[Opening Passage section]

Behaviour of reinforced concrete members under fire conditions
Within the scope of the revision of EN 1992-1-2, this project dealt with various topics for the design of reinforced concrete members in the event of fire: (i) the simplified design methods for bending as well as bending and normal action, (ii) the rotation capacity and (iii) explosive spalling of concrete.
Currently, EN 1992-1-2 provides several methods for verifying the fire resistance of reinforced concrete structures. In Switzerland, only one model is recommended for the design of columns, but its range of application is limited. In this research project, existing and new models are verified using, inter alia, results from extensive experimental test series carried out by the Swiss precast industry over the past five years. Furthermore, the range of application of simplified design methods is studied beyond their existing limitations.
In the event of a fire, hyperstatic systems can be subject to very large restraint moments due to temperature gradients within the cross-section. In many cases, these restraint moments can partially be re-distributed, however, EN 1992-1-2 does not provide a basis for this verification. The rotation capacity under fire conditions was last dealt with scientifically in the late 70s. With the help of these test results and the more recent fundamentals on material behaviour in the event of fire, the rotation capacity of reinforced concrete is examined with today's state of knowledge (at ambient temperature) for the verification of the load deformation behaviour of reinforced concrete.

[Closing Passage section]
[Opening Information provided section]

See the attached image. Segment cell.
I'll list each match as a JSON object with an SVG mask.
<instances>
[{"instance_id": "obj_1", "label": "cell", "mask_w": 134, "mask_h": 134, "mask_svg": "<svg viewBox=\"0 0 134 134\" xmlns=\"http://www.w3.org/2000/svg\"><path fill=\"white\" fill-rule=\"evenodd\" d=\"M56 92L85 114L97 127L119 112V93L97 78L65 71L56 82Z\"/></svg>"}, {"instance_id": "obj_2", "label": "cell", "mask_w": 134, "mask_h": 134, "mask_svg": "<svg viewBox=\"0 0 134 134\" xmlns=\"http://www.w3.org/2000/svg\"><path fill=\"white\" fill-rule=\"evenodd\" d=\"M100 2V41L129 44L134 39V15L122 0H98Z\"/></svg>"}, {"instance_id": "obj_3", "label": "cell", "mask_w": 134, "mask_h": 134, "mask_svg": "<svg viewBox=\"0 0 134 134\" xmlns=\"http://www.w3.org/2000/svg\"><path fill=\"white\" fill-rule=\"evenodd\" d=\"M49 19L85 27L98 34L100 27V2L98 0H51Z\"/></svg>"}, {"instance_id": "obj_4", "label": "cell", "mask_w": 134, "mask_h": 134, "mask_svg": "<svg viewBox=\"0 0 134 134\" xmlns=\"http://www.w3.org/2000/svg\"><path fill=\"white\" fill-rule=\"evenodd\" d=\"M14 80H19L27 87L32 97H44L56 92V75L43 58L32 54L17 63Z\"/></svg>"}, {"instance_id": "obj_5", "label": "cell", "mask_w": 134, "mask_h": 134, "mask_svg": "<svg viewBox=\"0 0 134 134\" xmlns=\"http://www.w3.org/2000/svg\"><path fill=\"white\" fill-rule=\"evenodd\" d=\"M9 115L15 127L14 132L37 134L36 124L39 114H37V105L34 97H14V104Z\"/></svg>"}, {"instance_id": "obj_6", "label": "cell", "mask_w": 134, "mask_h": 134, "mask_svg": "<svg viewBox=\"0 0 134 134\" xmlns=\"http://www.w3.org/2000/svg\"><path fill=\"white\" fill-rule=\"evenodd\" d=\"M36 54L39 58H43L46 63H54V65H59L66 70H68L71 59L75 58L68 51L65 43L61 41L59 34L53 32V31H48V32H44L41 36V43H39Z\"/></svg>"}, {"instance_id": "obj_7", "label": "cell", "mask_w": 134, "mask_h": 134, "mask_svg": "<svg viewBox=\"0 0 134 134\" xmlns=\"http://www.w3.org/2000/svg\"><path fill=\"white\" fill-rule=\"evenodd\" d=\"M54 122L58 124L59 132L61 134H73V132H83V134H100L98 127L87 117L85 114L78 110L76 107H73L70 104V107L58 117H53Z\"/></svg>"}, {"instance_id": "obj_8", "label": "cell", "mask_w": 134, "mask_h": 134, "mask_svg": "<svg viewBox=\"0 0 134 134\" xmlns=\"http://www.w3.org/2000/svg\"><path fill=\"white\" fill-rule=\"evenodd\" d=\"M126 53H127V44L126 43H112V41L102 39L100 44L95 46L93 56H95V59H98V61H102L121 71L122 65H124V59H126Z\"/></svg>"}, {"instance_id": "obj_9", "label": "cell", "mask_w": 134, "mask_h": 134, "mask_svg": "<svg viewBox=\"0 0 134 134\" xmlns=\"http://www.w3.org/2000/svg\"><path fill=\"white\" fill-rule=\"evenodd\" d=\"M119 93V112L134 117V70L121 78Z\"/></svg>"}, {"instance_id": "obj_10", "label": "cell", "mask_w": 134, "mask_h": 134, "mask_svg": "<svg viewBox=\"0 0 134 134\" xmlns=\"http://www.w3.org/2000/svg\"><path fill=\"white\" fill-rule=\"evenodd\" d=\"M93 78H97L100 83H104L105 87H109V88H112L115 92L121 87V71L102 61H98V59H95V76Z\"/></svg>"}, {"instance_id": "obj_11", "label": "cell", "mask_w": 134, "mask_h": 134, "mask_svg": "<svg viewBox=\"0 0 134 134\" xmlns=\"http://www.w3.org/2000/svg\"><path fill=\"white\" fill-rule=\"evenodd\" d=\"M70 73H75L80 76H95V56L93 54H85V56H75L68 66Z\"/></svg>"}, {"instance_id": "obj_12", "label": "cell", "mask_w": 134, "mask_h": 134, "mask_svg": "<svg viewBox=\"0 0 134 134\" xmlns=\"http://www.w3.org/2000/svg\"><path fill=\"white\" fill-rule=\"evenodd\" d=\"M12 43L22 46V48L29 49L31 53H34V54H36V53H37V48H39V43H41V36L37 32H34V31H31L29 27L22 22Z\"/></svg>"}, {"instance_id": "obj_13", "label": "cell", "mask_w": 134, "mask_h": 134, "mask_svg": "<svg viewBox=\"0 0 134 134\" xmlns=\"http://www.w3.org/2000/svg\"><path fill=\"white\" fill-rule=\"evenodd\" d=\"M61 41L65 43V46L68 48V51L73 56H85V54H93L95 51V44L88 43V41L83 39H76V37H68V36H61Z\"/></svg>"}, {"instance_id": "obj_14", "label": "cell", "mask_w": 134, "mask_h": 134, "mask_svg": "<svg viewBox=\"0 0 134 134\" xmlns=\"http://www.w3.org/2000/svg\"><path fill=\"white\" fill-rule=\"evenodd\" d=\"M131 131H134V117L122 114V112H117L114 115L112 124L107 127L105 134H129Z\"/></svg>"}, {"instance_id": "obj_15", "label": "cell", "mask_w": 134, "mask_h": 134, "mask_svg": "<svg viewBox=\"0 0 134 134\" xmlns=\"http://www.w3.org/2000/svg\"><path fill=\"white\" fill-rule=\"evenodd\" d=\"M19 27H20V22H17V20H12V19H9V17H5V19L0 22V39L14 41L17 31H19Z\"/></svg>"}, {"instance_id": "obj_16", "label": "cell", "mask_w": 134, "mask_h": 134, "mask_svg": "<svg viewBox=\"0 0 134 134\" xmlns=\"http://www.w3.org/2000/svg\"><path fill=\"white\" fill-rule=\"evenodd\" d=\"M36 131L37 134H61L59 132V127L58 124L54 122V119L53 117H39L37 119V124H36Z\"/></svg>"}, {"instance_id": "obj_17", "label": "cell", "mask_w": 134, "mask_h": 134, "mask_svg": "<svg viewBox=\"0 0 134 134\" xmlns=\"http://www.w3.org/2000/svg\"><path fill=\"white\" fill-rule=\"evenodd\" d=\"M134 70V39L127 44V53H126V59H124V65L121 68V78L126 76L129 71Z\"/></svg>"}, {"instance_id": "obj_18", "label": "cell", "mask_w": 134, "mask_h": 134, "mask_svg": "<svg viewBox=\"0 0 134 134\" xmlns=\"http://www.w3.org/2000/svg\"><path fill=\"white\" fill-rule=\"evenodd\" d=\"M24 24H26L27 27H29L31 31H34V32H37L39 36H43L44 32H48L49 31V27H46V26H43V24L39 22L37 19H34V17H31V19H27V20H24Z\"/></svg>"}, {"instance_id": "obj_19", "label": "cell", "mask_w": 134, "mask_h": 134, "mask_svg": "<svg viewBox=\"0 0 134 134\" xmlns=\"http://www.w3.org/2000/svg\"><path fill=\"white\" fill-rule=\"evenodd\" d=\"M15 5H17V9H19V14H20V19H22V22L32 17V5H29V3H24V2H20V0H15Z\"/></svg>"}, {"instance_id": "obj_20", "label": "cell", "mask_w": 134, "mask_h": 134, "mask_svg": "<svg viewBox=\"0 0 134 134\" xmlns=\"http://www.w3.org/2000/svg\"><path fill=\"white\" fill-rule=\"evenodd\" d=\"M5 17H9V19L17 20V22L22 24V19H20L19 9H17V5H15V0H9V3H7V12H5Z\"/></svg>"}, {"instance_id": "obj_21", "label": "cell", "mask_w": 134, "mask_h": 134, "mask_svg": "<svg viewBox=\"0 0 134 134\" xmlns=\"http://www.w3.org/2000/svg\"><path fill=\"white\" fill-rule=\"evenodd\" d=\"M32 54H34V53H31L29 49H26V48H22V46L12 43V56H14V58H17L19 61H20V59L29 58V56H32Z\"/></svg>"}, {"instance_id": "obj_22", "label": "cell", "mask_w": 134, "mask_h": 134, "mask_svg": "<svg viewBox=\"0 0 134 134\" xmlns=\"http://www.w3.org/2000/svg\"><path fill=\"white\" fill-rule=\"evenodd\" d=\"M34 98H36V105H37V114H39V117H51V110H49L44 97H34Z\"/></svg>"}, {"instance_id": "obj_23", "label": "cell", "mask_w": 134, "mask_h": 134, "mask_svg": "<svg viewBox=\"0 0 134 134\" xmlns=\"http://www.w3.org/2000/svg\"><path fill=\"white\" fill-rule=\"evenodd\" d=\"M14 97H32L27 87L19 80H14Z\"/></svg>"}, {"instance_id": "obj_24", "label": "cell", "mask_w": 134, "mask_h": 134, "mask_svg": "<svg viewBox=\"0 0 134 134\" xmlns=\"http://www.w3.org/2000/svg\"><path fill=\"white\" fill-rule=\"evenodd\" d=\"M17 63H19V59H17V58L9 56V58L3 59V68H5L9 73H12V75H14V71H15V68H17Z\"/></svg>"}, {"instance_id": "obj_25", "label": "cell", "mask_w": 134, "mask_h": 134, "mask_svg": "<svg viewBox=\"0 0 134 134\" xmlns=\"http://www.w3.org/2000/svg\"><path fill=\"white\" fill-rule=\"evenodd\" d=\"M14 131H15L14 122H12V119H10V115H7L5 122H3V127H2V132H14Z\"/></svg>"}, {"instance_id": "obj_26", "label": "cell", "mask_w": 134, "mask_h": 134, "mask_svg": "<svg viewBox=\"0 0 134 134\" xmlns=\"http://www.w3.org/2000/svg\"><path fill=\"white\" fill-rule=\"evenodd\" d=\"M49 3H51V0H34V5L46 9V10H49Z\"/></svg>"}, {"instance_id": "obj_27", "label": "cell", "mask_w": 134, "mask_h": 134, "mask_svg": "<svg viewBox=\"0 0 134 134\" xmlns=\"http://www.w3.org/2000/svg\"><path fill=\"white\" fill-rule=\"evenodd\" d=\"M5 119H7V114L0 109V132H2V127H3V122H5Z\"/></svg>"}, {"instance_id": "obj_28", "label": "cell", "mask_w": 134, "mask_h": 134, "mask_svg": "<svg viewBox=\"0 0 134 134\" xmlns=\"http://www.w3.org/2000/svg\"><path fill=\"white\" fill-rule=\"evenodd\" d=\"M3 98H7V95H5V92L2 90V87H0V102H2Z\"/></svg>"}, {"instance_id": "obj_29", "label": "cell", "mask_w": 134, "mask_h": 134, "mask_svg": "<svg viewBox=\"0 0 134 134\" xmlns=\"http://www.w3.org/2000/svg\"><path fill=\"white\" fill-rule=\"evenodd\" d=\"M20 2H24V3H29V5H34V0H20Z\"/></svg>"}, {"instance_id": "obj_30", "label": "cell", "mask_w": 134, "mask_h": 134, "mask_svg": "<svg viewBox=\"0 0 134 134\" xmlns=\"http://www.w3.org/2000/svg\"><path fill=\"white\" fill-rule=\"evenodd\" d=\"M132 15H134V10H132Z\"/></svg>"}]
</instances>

[Closing Information provided section]

The task: Extend the passage on reinforced concrete members in fire, starting after its final sentence. The records were drawn from a separate source, not from the passage on reinforced concrete members in fire.

Task result:
The distinction for concrete, which can be regarded as safe with regard to explosive spalling, defined in the current EN 1992-1-2, is based on old principles – the development of concrete as a material over the last 50 years is not taken into account. Regardless of this, of the three influencing factors specified in the current EN 1992-1-2 – concrete strength, concrete moisture content and silica fume content of the concrete –, the two latter are both unusable for designing in engineering practice. The aim of the research and standardisation work on the explosive spalling of concrete is (i) to develop simple and safe provisions taking into account the current (limited) state of scientific knowledge on the material behaviour when explosive spalling occurs and (ii) to incorporate it into the standards commonly used in Switzerland (SIA 262 and EN 1992-1-2).